= Lonnie Pitchford =

American blues singer (1955–1998)

Lonnie Pitchford (October 8, 1955 – November 8, 1998) was an American blues musician and instrument maker from Lexington, Mississippi, United States. He was one of only a handful of young African American musicians from Mississippi who had learned and was continuing the Delta blues and country blues traditions of the older generations.

In addition to the acoustic and electric guitar, Pitchford was skilled at the one-string guitar and diddley bow, a one-string instrument of African origin, as well as the double bass, piano and harmonica. He was a protégé of Robert Lockwood Jr., from whom he learned the style of Robert Johnson. For a while, Pitchford performed accompanied by Johnny Shines and Lockwood. His own debut album, All Round Man was released on Rooster Blues Records in 1994. Pitchford performed at the Smithsonian Festival of American Folklife, and at the 1984 Downhome Blues Festival in Atlanta, Georgia.
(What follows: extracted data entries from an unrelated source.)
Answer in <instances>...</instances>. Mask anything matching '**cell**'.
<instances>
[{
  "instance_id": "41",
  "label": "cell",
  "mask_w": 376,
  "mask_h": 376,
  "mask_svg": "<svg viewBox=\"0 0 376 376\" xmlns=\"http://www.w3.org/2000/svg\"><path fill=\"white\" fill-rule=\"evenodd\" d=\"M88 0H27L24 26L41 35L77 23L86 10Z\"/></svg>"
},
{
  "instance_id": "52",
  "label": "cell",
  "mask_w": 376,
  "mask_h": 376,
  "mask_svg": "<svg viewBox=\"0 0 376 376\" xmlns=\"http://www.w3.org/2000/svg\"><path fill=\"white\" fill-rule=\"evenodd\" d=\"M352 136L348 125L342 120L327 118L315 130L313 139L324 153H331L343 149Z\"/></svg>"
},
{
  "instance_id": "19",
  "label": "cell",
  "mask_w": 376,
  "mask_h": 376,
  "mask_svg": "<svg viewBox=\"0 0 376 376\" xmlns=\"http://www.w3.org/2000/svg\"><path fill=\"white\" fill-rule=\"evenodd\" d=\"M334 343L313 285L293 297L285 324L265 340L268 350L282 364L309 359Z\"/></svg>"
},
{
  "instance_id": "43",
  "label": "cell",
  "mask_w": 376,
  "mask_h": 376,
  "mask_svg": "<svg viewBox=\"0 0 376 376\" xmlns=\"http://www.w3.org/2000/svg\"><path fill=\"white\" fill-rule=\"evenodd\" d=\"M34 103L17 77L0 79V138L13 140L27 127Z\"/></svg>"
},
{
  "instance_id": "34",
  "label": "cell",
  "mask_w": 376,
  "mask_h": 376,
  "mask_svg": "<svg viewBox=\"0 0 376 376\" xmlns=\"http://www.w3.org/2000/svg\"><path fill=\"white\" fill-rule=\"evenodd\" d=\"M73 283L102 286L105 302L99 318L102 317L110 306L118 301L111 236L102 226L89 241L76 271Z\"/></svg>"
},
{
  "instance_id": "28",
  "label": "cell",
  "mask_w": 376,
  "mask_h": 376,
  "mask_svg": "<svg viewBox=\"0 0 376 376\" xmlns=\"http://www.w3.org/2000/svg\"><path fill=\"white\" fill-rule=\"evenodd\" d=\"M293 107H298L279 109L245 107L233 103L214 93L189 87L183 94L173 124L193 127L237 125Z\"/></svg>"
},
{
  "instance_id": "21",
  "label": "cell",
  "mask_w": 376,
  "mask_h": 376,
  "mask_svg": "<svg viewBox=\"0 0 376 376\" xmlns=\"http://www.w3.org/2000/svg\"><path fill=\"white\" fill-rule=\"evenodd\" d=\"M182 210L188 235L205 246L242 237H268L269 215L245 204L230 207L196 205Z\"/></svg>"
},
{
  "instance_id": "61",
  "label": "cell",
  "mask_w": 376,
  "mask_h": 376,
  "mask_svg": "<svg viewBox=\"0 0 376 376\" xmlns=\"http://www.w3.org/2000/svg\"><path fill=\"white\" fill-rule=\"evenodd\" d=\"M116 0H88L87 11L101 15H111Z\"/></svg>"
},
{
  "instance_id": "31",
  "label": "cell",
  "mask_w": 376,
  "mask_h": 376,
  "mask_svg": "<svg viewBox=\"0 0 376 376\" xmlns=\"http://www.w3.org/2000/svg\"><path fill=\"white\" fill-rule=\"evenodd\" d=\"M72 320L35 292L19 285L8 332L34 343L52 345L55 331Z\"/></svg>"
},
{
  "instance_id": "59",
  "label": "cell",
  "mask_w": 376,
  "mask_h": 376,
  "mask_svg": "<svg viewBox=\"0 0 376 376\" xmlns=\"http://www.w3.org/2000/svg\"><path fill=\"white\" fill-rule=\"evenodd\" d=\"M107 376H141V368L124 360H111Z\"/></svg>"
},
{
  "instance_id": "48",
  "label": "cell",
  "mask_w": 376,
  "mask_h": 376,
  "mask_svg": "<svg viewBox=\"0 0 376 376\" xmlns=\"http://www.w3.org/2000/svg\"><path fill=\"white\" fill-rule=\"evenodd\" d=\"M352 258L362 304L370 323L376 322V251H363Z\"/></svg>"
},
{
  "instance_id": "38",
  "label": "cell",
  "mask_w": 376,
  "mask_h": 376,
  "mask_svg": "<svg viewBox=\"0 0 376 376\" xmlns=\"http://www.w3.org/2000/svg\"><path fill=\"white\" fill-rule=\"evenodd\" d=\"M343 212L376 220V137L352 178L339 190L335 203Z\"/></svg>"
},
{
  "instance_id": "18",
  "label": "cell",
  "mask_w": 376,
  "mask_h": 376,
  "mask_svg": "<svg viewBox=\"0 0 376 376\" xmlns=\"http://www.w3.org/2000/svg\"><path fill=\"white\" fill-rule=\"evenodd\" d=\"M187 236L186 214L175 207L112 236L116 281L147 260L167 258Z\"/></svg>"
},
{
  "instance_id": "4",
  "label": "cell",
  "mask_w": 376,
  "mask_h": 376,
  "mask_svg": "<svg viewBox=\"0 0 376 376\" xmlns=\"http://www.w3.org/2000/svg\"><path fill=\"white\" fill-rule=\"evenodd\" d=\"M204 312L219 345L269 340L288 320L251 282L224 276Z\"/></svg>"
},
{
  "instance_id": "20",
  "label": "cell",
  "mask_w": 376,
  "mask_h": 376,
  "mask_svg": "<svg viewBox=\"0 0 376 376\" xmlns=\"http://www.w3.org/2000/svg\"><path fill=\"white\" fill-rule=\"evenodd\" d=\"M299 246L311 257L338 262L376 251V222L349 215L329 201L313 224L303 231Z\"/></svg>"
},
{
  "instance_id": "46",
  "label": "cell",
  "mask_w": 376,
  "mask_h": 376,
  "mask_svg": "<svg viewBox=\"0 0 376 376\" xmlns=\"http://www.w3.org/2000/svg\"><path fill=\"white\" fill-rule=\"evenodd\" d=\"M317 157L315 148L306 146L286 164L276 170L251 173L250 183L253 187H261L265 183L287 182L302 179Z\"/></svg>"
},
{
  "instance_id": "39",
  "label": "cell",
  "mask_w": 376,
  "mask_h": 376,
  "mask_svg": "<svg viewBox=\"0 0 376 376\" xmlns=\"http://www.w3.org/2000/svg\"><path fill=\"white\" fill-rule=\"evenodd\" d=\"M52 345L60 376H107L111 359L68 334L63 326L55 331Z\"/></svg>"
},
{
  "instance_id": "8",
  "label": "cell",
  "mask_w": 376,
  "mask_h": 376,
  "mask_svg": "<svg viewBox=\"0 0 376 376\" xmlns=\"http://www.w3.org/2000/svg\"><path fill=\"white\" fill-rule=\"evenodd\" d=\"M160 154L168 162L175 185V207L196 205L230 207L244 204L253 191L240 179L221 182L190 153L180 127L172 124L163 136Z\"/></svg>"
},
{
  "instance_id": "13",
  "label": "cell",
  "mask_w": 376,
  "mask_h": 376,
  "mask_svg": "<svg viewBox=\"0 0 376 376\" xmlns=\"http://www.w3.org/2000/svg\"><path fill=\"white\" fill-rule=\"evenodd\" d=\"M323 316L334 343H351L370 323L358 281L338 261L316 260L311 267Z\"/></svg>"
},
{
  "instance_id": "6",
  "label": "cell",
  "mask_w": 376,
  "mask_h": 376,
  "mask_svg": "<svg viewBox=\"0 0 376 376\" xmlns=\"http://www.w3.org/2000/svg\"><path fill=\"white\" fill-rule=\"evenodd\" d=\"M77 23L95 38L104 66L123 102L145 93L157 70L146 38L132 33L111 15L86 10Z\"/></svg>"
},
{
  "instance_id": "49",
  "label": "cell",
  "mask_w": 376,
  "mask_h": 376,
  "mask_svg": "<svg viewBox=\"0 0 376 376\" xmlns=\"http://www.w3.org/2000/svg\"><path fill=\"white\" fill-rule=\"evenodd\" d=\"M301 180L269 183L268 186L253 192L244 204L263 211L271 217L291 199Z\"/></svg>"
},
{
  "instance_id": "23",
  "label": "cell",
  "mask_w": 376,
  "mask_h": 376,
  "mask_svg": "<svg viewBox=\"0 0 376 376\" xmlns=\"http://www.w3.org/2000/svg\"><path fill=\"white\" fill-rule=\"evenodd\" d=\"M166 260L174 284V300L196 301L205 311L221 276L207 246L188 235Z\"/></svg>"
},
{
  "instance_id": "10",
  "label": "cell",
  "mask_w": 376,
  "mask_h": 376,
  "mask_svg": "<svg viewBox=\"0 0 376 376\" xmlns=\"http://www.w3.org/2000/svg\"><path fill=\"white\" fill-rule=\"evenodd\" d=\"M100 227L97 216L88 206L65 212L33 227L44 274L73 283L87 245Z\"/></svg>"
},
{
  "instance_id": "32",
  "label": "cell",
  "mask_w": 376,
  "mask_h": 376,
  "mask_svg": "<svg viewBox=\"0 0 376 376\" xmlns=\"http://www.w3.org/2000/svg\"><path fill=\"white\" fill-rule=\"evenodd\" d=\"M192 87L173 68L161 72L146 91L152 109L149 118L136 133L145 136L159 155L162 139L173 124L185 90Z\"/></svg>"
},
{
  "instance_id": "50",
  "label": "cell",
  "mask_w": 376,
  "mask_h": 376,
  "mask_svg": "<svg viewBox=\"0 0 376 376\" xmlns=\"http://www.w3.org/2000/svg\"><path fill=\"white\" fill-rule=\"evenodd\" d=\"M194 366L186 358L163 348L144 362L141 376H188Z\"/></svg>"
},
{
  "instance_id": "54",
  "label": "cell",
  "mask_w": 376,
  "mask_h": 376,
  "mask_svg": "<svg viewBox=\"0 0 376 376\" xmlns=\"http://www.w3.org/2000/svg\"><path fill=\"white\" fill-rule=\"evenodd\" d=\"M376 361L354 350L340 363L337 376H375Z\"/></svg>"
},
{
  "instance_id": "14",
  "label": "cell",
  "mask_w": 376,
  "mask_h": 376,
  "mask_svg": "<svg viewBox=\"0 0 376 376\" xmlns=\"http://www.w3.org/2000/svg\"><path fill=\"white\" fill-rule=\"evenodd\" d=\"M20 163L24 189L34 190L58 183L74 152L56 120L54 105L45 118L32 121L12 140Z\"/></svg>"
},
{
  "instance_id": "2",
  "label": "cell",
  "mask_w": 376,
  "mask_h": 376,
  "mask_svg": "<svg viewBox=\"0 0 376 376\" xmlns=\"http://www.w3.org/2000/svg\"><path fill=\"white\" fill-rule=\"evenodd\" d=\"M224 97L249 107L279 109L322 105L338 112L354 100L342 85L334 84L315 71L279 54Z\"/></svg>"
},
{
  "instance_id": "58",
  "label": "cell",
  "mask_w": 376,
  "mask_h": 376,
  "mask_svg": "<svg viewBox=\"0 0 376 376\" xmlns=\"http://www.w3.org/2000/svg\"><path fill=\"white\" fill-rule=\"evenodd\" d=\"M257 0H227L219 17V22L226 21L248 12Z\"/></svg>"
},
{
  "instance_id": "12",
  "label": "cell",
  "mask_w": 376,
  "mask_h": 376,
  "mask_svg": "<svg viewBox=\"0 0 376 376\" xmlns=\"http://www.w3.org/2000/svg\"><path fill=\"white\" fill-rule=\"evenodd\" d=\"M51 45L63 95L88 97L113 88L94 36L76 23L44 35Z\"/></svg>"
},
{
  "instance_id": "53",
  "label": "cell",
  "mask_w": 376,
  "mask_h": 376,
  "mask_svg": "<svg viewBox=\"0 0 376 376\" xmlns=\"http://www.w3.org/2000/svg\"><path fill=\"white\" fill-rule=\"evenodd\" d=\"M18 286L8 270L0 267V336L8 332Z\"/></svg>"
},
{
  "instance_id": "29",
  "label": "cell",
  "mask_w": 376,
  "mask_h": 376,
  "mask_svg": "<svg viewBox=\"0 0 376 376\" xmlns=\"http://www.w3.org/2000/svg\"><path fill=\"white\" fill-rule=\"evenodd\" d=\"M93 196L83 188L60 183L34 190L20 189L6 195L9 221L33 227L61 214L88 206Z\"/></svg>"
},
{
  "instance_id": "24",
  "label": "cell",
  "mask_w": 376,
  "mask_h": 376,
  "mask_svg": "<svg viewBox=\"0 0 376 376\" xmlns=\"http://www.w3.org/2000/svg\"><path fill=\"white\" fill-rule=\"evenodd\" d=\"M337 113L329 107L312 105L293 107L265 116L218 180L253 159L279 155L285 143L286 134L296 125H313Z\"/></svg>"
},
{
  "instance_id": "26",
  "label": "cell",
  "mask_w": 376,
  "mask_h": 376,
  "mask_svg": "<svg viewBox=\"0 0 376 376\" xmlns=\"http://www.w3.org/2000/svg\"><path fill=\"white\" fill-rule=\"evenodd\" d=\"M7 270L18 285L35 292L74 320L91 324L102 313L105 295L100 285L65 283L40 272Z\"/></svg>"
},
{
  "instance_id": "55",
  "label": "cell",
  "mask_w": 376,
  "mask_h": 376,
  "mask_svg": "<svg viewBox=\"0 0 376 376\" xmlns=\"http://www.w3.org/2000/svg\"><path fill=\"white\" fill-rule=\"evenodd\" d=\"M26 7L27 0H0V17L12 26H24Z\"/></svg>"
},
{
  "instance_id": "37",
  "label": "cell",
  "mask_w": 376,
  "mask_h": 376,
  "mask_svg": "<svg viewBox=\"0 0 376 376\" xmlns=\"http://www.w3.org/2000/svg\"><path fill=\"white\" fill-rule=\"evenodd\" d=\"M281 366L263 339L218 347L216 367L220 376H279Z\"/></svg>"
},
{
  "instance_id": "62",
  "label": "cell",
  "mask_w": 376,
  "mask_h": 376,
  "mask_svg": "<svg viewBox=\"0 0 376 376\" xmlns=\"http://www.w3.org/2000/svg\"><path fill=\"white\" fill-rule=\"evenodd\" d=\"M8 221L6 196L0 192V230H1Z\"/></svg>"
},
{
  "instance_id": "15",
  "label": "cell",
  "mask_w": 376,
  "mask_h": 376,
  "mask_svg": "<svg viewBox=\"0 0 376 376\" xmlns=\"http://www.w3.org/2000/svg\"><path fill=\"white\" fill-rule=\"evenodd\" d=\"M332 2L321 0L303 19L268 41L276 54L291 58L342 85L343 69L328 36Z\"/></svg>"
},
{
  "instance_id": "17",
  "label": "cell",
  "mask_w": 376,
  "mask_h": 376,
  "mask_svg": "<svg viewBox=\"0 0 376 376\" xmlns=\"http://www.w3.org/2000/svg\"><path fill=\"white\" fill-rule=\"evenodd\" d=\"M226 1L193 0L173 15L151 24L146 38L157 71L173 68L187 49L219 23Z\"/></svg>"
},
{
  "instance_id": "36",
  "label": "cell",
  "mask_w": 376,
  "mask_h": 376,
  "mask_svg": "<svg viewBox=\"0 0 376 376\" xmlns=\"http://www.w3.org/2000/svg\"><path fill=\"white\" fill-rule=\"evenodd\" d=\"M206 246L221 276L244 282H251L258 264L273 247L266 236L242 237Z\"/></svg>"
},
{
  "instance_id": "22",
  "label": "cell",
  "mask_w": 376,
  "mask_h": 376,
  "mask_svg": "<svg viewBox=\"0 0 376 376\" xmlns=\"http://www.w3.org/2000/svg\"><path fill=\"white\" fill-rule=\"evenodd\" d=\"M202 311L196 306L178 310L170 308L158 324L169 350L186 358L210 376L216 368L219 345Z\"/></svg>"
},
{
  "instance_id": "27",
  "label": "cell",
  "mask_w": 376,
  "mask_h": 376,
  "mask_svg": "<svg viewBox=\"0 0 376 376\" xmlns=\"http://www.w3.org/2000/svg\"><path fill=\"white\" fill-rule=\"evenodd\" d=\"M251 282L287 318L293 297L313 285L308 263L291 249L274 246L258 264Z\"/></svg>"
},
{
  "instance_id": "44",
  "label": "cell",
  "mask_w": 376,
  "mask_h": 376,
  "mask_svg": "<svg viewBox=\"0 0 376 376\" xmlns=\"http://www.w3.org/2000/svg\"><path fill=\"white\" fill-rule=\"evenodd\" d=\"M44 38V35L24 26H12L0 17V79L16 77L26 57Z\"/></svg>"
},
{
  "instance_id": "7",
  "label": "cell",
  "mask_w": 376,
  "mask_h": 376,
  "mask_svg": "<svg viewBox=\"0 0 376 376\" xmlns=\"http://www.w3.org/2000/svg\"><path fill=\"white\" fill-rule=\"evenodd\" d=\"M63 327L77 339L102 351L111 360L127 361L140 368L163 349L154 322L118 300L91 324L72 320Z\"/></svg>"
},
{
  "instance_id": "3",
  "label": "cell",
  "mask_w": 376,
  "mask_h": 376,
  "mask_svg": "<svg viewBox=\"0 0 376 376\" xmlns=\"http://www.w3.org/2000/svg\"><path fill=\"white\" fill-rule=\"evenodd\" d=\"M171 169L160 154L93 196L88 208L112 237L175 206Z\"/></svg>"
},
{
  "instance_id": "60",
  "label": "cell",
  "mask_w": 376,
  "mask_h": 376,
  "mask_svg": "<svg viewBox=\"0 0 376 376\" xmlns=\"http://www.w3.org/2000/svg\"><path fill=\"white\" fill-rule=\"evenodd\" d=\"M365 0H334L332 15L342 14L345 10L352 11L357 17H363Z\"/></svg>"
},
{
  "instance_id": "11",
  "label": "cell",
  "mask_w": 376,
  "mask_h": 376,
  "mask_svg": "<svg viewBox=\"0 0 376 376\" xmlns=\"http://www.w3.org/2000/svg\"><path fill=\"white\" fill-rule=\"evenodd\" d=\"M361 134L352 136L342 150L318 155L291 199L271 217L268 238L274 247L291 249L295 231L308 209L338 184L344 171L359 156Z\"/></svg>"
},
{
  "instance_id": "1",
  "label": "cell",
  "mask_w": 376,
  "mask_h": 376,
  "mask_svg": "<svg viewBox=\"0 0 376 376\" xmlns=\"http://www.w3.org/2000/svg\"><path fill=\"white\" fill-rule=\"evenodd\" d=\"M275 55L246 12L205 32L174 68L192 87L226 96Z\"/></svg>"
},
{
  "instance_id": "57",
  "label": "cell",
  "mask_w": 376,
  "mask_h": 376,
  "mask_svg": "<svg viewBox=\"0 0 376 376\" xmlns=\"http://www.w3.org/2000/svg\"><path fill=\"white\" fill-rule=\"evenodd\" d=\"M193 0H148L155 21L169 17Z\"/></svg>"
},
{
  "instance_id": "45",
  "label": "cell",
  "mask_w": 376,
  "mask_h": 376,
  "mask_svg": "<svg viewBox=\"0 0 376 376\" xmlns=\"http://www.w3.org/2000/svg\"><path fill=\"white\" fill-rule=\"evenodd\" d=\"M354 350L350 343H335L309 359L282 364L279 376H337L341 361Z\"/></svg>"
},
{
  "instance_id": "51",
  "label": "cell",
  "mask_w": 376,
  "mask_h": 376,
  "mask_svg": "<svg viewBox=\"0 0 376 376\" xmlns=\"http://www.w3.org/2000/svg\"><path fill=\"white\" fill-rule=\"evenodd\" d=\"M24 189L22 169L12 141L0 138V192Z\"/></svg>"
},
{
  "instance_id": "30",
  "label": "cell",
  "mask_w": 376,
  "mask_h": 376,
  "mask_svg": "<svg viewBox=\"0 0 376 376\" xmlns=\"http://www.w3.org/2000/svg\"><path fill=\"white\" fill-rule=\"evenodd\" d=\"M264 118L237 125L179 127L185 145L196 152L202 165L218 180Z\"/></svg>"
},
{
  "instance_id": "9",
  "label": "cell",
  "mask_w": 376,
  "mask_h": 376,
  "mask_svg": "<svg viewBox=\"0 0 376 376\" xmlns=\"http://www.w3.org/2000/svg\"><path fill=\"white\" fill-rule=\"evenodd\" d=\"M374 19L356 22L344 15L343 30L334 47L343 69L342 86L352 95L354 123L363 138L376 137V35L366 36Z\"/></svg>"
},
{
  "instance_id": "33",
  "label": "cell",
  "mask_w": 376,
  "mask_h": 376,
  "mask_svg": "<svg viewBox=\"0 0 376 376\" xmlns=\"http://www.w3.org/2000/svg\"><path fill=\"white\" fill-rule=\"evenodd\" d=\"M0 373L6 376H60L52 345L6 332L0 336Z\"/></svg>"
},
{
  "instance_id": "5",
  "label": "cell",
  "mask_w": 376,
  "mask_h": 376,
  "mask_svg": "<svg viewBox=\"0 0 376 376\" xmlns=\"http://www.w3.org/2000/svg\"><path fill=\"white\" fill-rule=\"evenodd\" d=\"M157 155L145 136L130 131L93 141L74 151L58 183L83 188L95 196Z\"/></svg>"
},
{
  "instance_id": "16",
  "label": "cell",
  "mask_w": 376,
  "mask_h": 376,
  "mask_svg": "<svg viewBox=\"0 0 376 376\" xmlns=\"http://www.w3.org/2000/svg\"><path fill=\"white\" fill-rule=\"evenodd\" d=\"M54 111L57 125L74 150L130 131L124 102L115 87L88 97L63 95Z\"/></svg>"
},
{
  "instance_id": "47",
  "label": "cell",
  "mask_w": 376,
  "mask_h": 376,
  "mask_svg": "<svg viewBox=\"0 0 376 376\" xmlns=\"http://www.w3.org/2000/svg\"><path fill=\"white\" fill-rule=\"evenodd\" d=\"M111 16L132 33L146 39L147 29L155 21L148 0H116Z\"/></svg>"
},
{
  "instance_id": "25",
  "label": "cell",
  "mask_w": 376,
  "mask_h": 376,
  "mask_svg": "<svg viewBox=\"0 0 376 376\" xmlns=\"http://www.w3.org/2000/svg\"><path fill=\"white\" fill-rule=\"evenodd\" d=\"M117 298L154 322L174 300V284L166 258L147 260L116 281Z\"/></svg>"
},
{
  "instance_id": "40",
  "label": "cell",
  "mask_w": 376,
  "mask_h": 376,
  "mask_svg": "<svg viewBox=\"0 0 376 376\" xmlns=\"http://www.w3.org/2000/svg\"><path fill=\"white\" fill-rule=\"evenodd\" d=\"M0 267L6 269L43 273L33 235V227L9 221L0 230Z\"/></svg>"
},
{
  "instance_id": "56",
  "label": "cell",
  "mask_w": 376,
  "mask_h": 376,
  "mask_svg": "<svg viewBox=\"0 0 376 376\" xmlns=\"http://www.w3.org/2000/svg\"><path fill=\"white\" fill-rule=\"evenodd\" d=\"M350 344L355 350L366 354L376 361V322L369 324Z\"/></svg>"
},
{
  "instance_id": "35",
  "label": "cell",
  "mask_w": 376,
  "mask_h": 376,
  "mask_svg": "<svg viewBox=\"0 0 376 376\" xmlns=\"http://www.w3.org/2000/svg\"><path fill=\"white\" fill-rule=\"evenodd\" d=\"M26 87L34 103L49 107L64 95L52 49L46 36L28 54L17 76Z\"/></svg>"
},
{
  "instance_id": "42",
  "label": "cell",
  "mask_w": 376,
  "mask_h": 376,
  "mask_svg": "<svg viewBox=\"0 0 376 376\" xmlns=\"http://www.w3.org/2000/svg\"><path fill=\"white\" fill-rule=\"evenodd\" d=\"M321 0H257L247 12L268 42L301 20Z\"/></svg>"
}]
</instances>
In November 1998, Pitchford died at his home in Lexington, from AIDS. He was survived by a wife, Minnie Pitchford, along with a daughter from a previous relationship. A diddley bow is featured on his headstone which was paid for by John Fogerty and Rooster Blues Records through the Mount Zion Memorial Fund. His grave is located near the grave of Elmore James, in the New Port Baptist Church cemetery in Holmes County, Mississippi.

==Film==
- American Patchwork: Songs and Stories of America, part 3: "The Land Where the Blues Began" (1990). Written, directed, and produced by Alan Lomax; developed by the Association for Cultural Equity at Columbia University and Hunter College. North Carolina Public TV; A Dibb Direction production for Channel 4.
- Deep Blues: A Musical Pilgrimage to the Crossroads (1993). Directed by Robert Mugge.